Casualties and losses
- 7 killed 17 wounded: 30–80 killed

= Arbinda attack =

2019 militant attack in Burkina Faso

On December 24, 2019, militants from the Islamic State in the Greater Sahara attacked the Burkinabe government military base in Arbinda, Sahel Region, Burkina Faso along with the town of Arbinda itself. The attack was halted due to French and Burkinabe air intervention, although 35 civilians were killed in the jihadists' massacre. The Arbinda attack was the deadliest incident in the jihadist insurgency in Burkina Faso in several years.

== Background ==
The town of Arbinda in northern Burkina Faso was the site of various violent attacks between Mossi militias called Koglweogos, backed by the Burkinabe government, and Fulani civilians alleged to be sympathetic or involved with jihadist groups active in the area. Gendarmes in Arbinda were responsible for the killing of 116 men, most of whom were Fulani, between mid-2018 and February 2019. Between March 31 and April 2, 2019, inter-ethnic clashes between Mossi militias, Fulani militias, and Kurumba militias left 62 people dead in Arbinda. The Burkinabe government claimed that the clashes involved "terrorists." On June 9, nineteen more civilians were killed in Arbinda.

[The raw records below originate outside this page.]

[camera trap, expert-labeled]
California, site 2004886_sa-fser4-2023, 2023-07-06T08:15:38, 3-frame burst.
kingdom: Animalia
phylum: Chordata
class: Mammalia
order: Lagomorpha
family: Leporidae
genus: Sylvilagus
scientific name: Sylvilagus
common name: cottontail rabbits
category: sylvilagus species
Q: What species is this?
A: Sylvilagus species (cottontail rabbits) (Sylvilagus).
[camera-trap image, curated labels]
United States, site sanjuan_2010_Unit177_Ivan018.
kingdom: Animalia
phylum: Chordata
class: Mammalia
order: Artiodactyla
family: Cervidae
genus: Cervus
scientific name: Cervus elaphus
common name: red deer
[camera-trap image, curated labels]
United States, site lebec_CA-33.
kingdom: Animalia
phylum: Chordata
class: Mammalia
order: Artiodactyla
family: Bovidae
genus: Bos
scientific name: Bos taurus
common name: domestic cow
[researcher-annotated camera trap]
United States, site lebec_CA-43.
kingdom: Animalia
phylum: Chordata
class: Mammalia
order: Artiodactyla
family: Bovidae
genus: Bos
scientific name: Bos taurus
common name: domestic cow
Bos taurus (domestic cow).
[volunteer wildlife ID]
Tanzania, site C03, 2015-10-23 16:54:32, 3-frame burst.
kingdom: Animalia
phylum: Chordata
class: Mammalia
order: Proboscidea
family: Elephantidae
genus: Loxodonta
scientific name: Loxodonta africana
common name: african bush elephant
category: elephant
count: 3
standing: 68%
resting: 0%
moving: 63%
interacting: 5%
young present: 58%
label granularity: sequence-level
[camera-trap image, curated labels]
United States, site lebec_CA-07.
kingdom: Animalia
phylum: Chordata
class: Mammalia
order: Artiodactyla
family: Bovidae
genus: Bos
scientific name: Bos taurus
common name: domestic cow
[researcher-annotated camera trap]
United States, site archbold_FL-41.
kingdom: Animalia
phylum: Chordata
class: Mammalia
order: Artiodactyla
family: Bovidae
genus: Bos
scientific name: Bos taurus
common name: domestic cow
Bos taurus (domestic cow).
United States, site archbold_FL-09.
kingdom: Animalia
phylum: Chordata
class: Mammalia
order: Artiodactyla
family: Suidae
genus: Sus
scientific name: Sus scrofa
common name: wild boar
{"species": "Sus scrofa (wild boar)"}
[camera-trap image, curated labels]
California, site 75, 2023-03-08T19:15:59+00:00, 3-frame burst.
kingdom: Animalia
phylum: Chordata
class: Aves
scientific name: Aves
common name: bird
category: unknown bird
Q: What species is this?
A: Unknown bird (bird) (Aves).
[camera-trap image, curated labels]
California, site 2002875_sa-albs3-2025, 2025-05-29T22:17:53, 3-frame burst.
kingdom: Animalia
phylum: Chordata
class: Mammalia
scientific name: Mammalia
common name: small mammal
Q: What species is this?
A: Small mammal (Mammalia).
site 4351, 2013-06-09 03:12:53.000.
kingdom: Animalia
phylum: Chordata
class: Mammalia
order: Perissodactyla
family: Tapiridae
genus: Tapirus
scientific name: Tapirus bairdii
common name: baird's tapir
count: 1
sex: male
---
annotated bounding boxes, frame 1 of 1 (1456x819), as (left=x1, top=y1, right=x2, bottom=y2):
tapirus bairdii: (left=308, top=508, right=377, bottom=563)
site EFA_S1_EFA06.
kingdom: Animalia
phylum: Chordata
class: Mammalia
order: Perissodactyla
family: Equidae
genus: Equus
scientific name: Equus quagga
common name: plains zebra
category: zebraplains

In October, jihadists attacked Dolmane near Arbinda, killing twenty gold miners. A second attack on Arbinda on November 20 was repelled by Burkinabe forces, killing at least eighteen jihadists and only one gendarme.

== Attack ==
Fighting in Arbinda began at 6am on December 24, 2019. Burkinabe officials stated that a "significant number of terrorists" carried out the attack, with the jihadists simultaneously attacking the Burkinabe military base and the town of Arbinda itself. AFP reported that around 200 jihadists participated in the attack, although a Burkinabe official told Le Monde that 300 men participated. Many of the attackers were Fulani.

The attack began with a suicide bomber driving a VBIED into the military base. Clashes between the jihadists and soldiers lasted for two to three hours and was unusually intense. The battle was interrupted by a Burkinabe A-29 Super Tucano and two French Mirage 2000s launching airstrikes, repelling the attack. However, the jihadists had massacred dozens of civilians, mostly women and internally displaced refugees. The rationale for the killings was not immediately known, although it could've been a reprisal for the killings of Fulani months prior.

== Aftermath ==

=== Perpetrator ===
The attack was not immediately claimed, and Ansarul Islam and the Islamic State in the Greater Sahara were the main suspects. The latter claimed responsibility on December 27, 2019.

=== Casualties ===
On December 24, the Burkinabe government assessed that seven Burkinabe fighters were killed; four soldiers and three gendarmes, and twenty other Burkinabe men wounded. The number of wounded was later reduced to 17. Burkinabe officials also announced that 35 civilians had been killed by the jihadists, including 31 women. Six other civilians had been wounded. The Burkinabe government also stated that 80 jihadists had been killed in the attacks and a hundred motorcycles had been captured.

Journalist Wassim Nasr stated that the Burkinabe claim of 80 killed was likely an exaggeration. Matteo Puxton, an expert on the Islamic State, stated that photos only showed the bodies of thirty to forty jihadists. Both Puxton and Nasr stated that the 80 number was part of a series of exaggerated, unprovable death tolls from operations against jihadists.

ISGS stated that they had killed seven Burkinabe soldiers, but did not mention the massacred civilians.

=== Reactions ===
The Burkinabe government announced two days of national mourning beginning on December 25. President Roch Marc Christian Kaboré condemned the barbarity of the attack, and praised the gendarmes. Secretary-General of the UN António Guterres condemned the attack alongside Pope Francis, European Union president Charles Michel, and Nigerien president Mahamadou Issoufou.